O longa conta a história do pai Valdemar (Paulo José) e do filho Benjamin (Selton Mello) que formam a dupla de palhaços Puro Sangue e Pangaré. Benjamim não tem identidade ou comprovante de residência. Sua vida é administrar o decadente circo Esperança e percorre o interior de Minas Gerais com apresentações. O palhaço vive um dilema pois não se acha engraçado, e não tem certeza se quer ficar trabalhando no circo pelo resto da vida.

O filme é ambientado nos anos 80 – segundo Selton, a época da juventude da qual sente saudade. A trajetória do palhaço passa por Passos, sua cidade natal, que ele quis homenagear. “É um filme bonito, sobre redenção e volta ao lar”, pontua Selton. Na história, Benjamin é um palhaço deprimido. Segundo o ator, como a maioria dos palhaços. “Há uma anedota antiga sobre palhaços que diz: ‘Um homem deprimido vai se consultar. O médico recomenda que ele vá ao circo rir de um palhaço que tem lá. O paciente, então, responde que é esse palhaço'”.
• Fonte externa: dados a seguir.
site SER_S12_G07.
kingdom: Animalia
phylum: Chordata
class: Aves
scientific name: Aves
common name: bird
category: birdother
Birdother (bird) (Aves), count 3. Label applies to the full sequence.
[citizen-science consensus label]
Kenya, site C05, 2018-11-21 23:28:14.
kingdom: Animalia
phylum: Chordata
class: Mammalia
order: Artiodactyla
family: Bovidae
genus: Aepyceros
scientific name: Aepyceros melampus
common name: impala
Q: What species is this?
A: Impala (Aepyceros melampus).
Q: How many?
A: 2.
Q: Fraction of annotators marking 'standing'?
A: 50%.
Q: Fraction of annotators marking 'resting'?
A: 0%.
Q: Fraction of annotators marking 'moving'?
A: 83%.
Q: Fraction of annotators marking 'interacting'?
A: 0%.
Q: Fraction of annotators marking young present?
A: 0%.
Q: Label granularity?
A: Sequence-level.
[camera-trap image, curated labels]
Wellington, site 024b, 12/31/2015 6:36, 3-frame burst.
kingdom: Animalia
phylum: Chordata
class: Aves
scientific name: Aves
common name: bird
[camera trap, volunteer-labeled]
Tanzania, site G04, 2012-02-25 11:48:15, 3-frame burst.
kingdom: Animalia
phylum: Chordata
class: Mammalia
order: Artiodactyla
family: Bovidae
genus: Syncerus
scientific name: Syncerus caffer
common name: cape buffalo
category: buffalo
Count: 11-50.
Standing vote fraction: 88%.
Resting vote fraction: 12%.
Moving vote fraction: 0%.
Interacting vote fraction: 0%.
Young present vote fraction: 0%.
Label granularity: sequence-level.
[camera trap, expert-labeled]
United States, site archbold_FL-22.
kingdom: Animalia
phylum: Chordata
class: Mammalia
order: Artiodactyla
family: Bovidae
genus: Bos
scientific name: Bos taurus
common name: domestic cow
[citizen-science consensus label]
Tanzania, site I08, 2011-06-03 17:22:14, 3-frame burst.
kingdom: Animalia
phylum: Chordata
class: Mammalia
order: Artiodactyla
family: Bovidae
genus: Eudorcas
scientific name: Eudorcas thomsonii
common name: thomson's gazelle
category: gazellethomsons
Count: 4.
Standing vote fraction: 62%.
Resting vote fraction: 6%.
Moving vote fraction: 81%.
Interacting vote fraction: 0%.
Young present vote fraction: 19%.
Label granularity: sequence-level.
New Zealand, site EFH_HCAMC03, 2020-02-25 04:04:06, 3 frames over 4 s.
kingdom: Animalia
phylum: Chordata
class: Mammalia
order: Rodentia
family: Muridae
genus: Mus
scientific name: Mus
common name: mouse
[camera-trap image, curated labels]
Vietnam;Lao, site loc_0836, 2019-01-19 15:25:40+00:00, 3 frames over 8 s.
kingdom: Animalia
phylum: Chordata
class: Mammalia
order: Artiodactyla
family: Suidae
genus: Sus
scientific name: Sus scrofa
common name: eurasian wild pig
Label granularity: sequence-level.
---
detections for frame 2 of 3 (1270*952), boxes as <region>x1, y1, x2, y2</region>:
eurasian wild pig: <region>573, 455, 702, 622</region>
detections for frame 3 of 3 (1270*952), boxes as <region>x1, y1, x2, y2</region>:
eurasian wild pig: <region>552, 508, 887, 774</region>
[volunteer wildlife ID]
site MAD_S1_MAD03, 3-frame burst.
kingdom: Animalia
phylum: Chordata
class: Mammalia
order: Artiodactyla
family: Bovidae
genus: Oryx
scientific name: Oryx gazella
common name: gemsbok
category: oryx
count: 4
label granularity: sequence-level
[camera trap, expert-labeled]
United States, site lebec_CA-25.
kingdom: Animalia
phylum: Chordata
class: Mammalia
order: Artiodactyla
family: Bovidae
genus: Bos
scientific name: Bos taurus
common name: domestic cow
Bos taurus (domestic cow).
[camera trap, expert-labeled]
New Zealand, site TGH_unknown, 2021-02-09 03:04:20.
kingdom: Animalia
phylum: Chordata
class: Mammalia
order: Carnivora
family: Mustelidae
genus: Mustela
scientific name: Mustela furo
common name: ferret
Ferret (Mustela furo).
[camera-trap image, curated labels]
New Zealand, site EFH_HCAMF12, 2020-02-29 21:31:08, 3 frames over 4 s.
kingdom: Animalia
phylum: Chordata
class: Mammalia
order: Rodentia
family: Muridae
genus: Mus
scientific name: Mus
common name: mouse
O elenco tem atores como Moacyr Franco, Sérgio Loredo (o Zé Bonitinho) e Luiz Pereira Neto (o Ferrugem). “Moacyr me confidenciou que, aos 74 anos, foi a primeira vez que atuou no cinema”. Este é o segundo filme de Selton Mello – o primeiro foi “Feliz Natal” (2008). “Me senti mais livre para explorar referências. O primeiro filme você sempre quer fazer com sua cara, mas nem sempre fica do jeito que você quer.” As informações são do Jornal da Tarde.